== DATA SUPPLIED
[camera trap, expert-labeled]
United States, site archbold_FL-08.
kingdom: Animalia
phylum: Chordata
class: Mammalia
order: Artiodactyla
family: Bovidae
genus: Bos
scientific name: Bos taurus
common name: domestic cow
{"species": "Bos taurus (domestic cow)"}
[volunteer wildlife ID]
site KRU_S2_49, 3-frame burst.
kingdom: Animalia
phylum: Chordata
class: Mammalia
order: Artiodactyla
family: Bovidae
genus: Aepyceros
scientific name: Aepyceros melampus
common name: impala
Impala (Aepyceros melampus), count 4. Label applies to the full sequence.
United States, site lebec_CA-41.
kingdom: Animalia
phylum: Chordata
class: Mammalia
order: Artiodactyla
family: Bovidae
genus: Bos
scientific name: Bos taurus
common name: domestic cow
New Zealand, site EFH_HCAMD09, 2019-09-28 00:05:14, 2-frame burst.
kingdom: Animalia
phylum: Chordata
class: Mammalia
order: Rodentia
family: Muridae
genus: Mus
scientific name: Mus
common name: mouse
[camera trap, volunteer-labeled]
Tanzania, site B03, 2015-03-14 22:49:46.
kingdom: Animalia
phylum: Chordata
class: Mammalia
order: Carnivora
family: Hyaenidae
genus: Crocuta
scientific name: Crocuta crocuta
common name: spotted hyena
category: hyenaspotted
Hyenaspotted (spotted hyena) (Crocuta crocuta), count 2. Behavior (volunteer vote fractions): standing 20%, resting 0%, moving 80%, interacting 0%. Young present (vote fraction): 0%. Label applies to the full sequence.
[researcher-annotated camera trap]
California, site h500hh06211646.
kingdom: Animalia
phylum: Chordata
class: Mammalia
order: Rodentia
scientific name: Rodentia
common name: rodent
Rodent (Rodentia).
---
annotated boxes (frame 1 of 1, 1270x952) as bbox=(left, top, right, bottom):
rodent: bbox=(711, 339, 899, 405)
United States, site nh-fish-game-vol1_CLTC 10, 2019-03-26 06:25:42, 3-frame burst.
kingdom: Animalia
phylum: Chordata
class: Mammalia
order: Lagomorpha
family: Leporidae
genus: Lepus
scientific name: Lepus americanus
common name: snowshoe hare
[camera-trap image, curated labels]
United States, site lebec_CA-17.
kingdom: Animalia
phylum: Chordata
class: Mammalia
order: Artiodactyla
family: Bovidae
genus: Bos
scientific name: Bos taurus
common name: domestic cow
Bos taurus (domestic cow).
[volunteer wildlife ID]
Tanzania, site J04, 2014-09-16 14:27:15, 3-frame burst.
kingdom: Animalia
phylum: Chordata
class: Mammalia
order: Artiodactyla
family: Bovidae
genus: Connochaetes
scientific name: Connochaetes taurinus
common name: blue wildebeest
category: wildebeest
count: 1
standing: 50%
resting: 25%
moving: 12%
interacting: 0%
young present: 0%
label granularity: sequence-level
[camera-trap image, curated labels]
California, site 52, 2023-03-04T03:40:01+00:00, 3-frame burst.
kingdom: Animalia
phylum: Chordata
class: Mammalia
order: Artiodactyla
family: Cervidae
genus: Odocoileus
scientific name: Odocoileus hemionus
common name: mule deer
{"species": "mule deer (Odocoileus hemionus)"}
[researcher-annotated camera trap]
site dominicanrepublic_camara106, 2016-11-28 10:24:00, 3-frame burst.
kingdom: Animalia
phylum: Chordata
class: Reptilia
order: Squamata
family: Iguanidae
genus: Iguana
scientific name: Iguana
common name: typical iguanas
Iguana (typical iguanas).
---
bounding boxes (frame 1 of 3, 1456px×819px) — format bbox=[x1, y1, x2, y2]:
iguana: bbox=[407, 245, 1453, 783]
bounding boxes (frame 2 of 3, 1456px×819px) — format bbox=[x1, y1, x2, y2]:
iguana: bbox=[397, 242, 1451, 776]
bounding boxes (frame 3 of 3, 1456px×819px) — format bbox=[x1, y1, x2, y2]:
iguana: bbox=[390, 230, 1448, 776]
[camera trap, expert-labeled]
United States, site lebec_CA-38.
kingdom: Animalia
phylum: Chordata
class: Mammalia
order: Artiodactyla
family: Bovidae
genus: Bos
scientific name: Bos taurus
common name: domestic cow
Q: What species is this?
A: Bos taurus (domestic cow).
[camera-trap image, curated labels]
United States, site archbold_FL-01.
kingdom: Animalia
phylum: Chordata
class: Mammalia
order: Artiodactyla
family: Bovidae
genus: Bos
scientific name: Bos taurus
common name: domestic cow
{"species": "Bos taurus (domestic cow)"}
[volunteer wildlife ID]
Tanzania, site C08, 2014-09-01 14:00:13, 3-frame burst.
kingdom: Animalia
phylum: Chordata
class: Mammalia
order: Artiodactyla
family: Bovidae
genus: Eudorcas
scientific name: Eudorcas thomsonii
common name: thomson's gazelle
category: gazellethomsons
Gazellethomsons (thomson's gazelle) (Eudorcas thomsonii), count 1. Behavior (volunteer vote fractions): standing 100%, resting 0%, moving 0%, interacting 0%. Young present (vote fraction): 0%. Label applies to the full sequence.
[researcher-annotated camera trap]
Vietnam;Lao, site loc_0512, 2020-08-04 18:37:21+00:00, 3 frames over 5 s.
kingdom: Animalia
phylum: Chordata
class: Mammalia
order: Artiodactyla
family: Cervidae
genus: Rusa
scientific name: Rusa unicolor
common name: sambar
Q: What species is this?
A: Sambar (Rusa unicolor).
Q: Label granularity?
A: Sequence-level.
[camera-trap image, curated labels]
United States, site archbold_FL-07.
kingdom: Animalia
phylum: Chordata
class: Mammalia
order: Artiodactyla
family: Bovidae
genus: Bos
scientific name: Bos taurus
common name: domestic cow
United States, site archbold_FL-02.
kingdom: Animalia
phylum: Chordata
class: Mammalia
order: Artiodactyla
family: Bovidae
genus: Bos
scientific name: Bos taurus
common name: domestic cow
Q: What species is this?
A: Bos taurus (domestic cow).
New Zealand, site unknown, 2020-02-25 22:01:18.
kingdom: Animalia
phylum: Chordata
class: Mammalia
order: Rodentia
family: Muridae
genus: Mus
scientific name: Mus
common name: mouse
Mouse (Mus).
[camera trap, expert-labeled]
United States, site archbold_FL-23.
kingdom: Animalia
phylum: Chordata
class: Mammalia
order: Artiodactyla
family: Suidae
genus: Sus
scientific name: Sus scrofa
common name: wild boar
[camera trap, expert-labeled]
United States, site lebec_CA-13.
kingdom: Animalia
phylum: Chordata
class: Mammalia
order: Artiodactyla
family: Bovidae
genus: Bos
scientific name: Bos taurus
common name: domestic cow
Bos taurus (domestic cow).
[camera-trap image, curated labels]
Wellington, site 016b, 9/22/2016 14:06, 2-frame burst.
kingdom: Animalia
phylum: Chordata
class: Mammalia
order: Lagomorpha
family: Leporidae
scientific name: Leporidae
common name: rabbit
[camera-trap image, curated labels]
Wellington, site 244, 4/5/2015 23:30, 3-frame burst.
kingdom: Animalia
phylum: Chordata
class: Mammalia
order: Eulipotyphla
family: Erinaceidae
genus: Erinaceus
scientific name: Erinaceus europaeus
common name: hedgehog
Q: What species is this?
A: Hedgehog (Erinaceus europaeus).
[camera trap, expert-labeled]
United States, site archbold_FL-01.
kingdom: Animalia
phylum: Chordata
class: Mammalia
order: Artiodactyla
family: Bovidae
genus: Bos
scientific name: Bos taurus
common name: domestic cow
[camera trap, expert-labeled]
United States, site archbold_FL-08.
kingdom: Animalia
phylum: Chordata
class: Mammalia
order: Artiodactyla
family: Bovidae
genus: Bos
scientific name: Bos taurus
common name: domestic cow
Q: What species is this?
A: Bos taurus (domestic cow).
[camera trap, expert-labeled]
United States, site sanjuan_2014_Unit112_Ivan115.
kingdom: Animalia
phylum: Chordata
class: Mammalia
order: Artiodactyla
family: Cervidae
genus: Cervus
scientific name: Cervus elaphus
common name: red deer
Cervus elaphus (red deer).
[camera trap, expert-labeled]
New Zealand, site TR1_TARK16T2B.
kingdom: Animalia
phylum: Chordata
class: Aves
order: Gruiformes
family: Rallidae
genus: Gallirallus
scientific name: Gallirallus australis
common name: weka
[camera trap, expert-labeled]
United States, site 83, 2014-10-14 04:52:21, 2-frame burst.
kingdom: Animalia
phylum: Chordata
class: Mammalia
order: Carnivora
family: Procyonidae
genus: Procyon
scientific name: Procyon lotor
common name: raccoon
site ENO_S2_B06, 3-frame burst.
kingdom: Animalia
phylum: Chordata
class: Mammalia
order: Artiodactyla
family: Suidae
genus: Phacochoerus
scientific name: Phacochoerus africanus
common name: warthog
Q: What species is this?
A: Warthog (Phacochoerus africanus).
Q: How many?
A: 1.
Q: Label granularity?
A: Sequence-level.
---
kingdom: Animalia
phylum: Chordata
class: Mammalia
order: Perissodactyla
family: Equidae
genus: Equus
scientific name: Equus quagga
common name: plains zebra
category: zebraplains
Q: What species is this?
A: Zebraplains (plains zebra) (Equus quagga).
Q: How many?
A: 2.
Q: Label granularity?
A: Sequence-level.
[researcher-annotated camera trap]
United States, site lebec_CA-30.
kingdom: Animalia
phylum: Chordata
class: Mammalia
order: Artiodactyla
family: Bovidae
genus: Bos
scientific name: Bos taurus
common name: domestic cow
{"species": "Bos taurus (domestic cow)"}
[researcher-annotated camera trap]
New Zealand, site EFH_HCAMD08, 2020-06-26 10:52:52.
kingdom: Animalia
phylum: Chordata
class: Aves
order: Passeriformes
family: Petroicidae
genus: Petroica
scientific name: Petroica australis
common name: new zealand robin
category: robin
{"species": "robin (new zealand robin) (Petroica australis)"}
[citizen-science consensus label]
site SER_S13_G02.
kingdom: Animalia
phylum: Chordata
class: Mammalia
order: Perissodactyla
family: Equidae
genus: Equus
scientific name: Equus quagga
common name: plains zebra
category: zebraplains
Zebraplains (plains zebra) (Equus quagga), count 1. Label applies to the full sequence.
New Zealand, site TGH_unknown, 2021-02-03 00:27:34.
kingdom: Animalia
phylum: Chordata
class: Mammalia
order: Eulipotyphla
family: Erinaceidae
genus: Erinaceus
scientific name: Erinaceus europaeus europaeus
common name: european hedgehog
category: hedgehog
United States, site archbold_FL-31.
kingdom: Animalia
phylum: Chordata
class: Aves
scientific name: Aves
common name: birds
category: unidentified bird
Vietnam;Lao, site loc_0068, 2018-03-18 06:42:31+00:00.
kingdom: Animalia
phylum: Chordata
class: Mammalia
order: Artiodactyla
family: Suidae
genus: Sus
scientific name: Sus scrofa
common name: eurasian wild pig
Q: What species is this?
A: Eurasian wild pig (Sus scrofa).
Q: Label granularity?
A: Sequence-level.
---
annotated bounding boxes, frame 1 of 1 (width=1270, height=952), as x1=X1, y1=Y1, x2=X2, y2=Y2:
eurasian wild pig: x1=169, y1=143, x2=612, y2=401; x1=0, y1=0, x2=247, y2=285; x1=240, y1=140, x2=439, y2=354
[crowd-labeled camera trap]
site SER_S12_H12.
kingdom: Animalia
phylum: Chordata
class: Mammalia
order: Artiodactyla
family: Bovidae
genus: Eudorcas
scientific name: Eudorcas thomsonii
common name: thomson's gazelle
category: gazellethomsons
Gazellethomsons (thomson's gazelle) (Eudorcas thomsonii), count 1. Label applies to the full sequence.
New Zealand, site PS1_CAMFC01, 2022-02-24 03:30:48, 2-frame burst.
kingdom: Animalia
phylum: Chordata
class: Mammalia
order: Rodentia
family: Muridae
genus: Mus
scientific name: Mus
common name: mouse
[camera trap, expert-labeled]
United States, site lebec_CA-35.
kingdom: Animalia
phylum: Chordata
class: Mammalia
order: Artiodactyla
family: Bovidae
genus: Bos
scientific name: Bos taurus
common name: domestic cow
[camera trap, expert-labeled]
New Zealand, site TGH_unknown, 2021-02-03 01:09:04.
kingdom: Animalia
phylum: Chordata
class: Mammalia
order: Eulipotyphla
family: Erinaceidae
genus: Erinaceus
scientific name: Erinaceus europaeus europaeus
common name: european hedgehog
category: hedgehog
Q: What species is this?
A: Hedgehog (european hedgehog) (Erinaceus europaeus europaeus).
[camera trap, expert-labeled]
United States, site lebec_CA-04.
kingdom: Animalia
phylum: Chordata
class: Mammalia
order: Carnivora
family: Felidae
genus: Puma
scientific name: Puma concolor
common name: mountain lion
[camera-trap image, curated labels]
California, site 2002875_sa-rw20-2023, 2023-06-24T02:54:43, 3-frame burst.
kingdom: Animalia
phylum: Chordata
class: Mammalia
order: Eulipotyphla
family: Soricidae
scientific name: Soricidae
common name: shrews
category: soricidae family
====
INSTRUCTIONS FOR THE TASK
Isolate the lines above that contain the word "Vietnam" and copy them.

FINISHED TASK
Vietnam;Lao, site loc_0512, 2020-08-04 18:37:21+00:00, 3 frames over 5 s.
Vietnam;Lao, site loc_0068, 2018-03-18 06:42:31+00:00.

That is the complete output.